» PAGE EXCERPT:
....
We note that the issue of mootness never was raised during the trial. The only indication of a possible claim that the approvals had expired is found in the following two sentences of the defendant’s thirty-five page post-trial brief: “Finally, § 118-1110 (C) (5) [of the regulations] requires all construction to be completed within one (1) year from approval (here the [j]udgment of January 10, 2007), otherwise the approval expires unless an extension has been granted. No extension was ever applied for hence none could have been granted.”6 In the conclusion section of that brief, the defendant did not claim that the court should dismiss the action for lack of subject matter jurisdiction. Rather, the defendant claimed that the court should determine that the parking easement was “a sham” when negotiated, that the use of the defendant’s property would become illegal if the easement was utilized, that the parking easement was against public policy and unenforceable, that the easement’s condition precedent never was satisfied and that the defendant’s use of its property extinguished the easement. The defendant *370requested the court to render judgment in its favor on the complaint and on its counterclaim and an “order in recordable form discharging said easement.”7
Nevertheless, the lack of subject matter jurisdiction can be raised at any time. “Subject matter jurisdiction [implicates] the authority of the court to adjudicate the type of controversy presented by the action before it. ... [A] court lacks discretion to consider the merits of a case over which it is without jurisdiction .... The objection of want of jurisdiction may be made at any time . . . [a]nd the court or tribunal may act on its own motion, and should do so when the lack of jurisdiction is called to its attention. . . . The requirement of subject matter jurisdiction cannot be waived by any party and can be raised at any stage in the proceedings.” (Internal quotation marks omitted.) Fort Trumbull Conservancy, LLC v. New London, 265 Conn. 423, 429-30, 829 A.2d 801 (2003).
“Mootness is a question of justiciability that must be determined as a threshold matter because it implicates [a] court’s subject matter jurisdiction .... Because courts are established to resolve actual controversies, before a claimed controversy is entitled to a resolution on the merits it must be justiciable. Justiciability requires (1) that there be an actual controversy between or among the parties to the dispute ... (2) that the interests of the parties be adverse ... (3) that the matter in controversy be capable of being adjudicated by judicial power . . . and (4) that the determination of the controversy will result in practical relief to the complainant.” (Internal quotation marks omitted.) Reveron v. Board of Firearms Permit Examiners, 123 Conn. App. 475, 477-78, 1 A.3d 1272 (2010).
*371The defendant claims that the plaintiffs court-ordered approvals have expired because the plaintiff did not obtain a building permit or request an extension of time from the commission within one year of January 10, 2007, the date of judgment. Because the easement’s contingency was satisfied at that time, the defendant argues that the plaintiff’s inaction caused the approvals to become null and void as of January, 2008, as directed by § 118-1110 (C) (5) of the regulations. The trial before the court was held on April 21 and 22, 2009, and the court issued its memorandum of decision on October 1, 2009. Because the trial occurred after January, 2008, the defendant claims that the court should have dismissed the plaintiff’s action because it lacked subject matter jurisdiction and that the judgment therefore is void.
....
» DATA LINES:

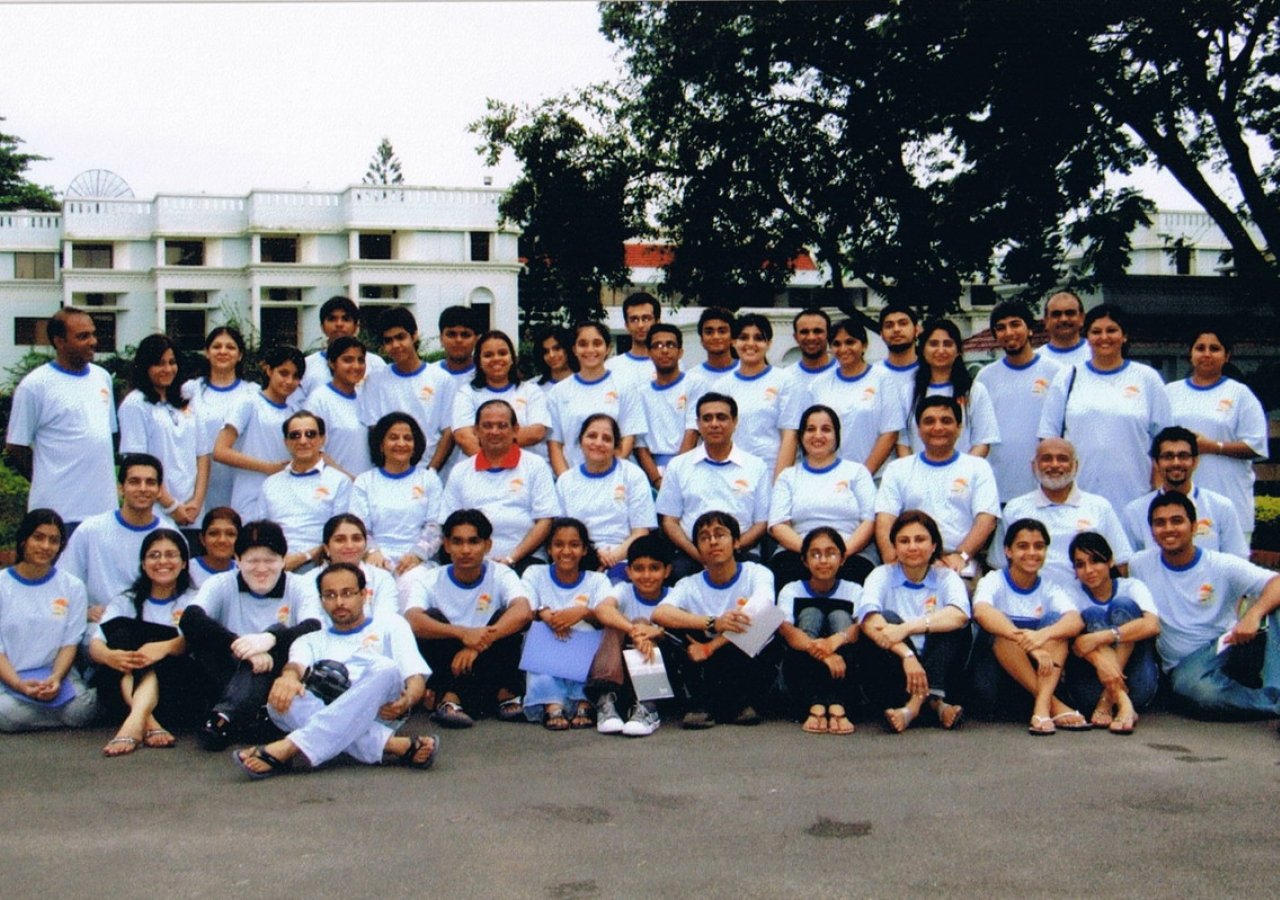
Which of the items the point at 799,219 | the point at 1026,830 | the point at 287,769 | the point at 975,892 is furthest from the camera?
the point at 799,219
....
» GOAL: Pick up the court opinion excerpt on mootness and the expired zoning approvals after its final sentence, and continue writing it.

» TASK ANSWER:
The plaintiff argues that we cannot conclude that the approvals expired because there is no evidence in the record (1) that a building permit was required for its proposal, (2) that it had not obtained a building permit if one was required or (3) that it had not requested and obtained an extension of time from the commission. Further, the plaintiff claims that even if the mootness doctrine does apply, the capable of repetition, yet evading review exception to the mootness doctrine permitted review of its claims. Finally, the plaintiff claims that the time limitation period referenced in § 118-1110 (C) (5) of the regulations is tolled while the matter is in litigation and cites Fromer v. Two Hundred Post Associates, 32 Conn. App. 799, 631 A.2d 347 (1993), in support of that argument. We agree that the rationale of Fromer applies under the circumstances of this case.
In Fromer, the trial court dismissed the plaintiff’s appeal from the second extension of a wetlands permit granted by the New London conservation commission inland wetlands agency to the proposed developer of an adjacent parcel of land. The plaintiff claimed that *372the commission was without authority to grant a second extension and that, in any event, the issue was moot because the second permit extension had terminated by lapse of time and was void. The defendant argued that the plaintiffs tactics were responsible for the passage of time and that the litigation had the effect of tolling the time limitations or that the plaintiff was equitably estopped from making that claim. The trial court found that it would be “peculiarly inappropriate to permit the plaintiff by appealing the granting of a permit to the Superior Court where it is clear that more than one year will be consumed in the process to thereby render the entire process moot by the expiration of that one year provided for in the regulation.” Accordingly, in dismissing the plaintiffs appeal, the trial court in Fromer concluded that the theory of equitable estoppel was “peculiarly appropriate” under the circumstances of the case and held that the plaintiff was “estopped from claiming the benefit of the one year limit on the permit in the context of the appeal to render the matter moot.” Fromer v. Two Hundred Post Associates, Superior Court, judicial district of New London, Docket No. 513227 (October 23, 1991) (6 C.S.C.R. 1007).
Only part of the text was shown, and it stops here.